Immediately, this was seen as being adaptable as a clinical therapeutic intervention—one that focuses on mobility, activity, fitness, and well-being to improve the restoration/recovery of function and community reintegration, and/or minimize the rate of decline/loss of function (see figure on page 28). In incorporating all of these elements, the experience would address all of a guest's physical, social, cognitive, and emotional needs to enhance function, independence, and quality of life.
Consequently, in summer 2005, Ballard launched its initiative, Passage to Discovery, to enhance its guests' (patients') rehabilitation outcomes and quality of life by offering virtual land and sea cruises to destinations around the country and around the world.
Passengers and “Crew”
We designed this “travel” initiative with a twofold purpose: (1) to improve rehabilitation and quality of life for our guests and (2) to educate our staff about the “soft” non-clinical mechanism of the service culture.
Passengers. Cruises consistently average nearly 50 guests, starting with 45 guests aboard the maiden “voyage” down the Mississippi from St. Louis to Memphis and on to New Orleans, and peaking with 65 on a trip to the Congo seven months into the initiative. Participants are active adults (active in that they are generally ambulatory, although most are still in need of wheelchairs or other assistance) who are cared for on either a short- or long-stay basis. Short-stay (SS) guests are those who reside in the building for less than two consecutive quarters. Overall, the average length of stay for SS guests is 22 days, with more than 20% having less than 14-day stays. Long-stay (LS) guests have called Ballard home for an extended period. Throughout their stay, SS guests typically have fewer than 10 opportunities to take a cruise. Obviously, LS guests have more opportunities to “travel.”
Crew. Ballard staff at all levels and in all areas are involved with the Passage to Discovery program. We expect managers to participate regularly, along with a cross section of staff—51% of staff (representing approximately 125 staff members) have been involved with at least one cruise in the past year.
Each event is organized and coordinated by the “cruise director,” activity director, and their supervisor, the assistant administrator. The “captain” of every cruise is Ballard's executive director, who sets the tone by exemplifying how staff members are to serve guests at all times. To demonstrate that no one is too important to participate as an actor, all senior leaders don costumes as the ship's officers or act as servers, transporters, dining room hosts, or photographer assistants. No role is viewed as higher or lower in importance; achieving the desired guest experience is the focus. Other cruise roles include tour guide, photographer, server, bartender, and safety officer. Because this is such an enjoyable and rewarding program for both guests and staff, many staff members invite their families and friends to join the cast.

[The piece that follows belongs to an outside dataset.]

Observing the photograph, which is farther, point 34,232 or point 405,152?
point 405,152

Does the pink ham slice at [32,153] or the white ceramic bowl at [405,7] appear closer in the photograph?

When we featured Nigeria, for example, staff members and their friends replicated a tribal wedding, complete with a native village, traditional clothing, authentic ceremonial dances, and drumming and instrumentation.
Before Setting Sail
Our cruise experience is evocative of The Love Boat TV series, where guests have a fun, lighthearted, socially engaging vacation, shaped by the help of a friendly, attentive crew.
Guests and their family/friends board the ship every other Thursday. We chose this day so weekend visitors would not distract the staff's focus of providing our SS and LS guests a full cruise experience.
The days before the cruise are filled with a variety of activities reflecting the culture, cuisine, and customs of the featured destination. These include arts and crafts projects or, as when we went to Italy, a day sampling regional foods and listening to Italian operas.
Before beginning the adventure, cruise staff review all aspects of the day's activities and assignments, and are briefed on any necessary guest precautions.